• [Questions about scenes shown in pictures]:
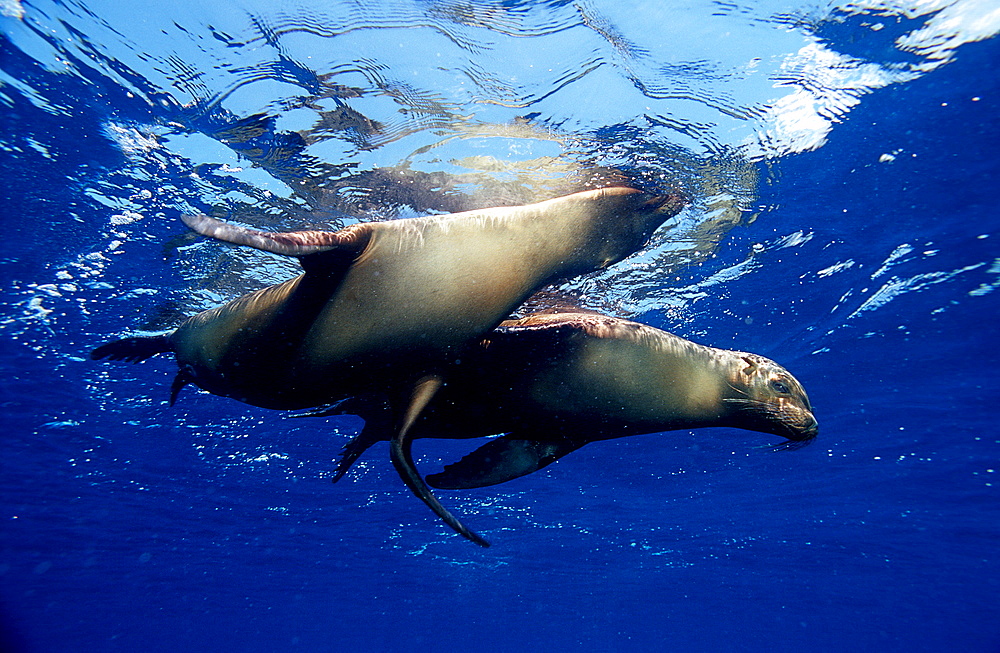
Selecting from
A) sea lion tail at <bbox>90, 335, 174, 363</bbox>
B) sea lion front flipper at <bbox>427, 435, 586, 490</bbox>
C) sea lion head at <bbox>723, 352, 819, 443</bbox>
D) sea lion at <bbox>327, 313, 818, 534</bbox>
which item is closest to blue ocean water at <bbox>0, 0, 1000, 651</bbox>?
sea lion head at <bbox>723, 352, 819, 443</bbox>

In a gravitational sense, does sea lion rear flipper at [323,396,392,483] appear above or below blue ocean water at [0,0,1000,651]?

• [PROBLEM DESCRIPTION]: Copy out the data from the very beginning through the line that contains "which item is", including that line. Leave out the pictures.

• [TASK RESULT]:
Selecting from
A) sea lion tail at <bbox>90, 335, 174, 363</bbox>
B) sea lion front flipper at <bbox>427, 435, 586, 490</bbox>
C) sea lion head at <bbox>723, 352, 819, 443</bbox>
D) sea lion at <bbox>327, 313, 818, 534</bbox>
which item is closest to blue ocean water at <bbox>0, 0, 1000, 651</bbox>?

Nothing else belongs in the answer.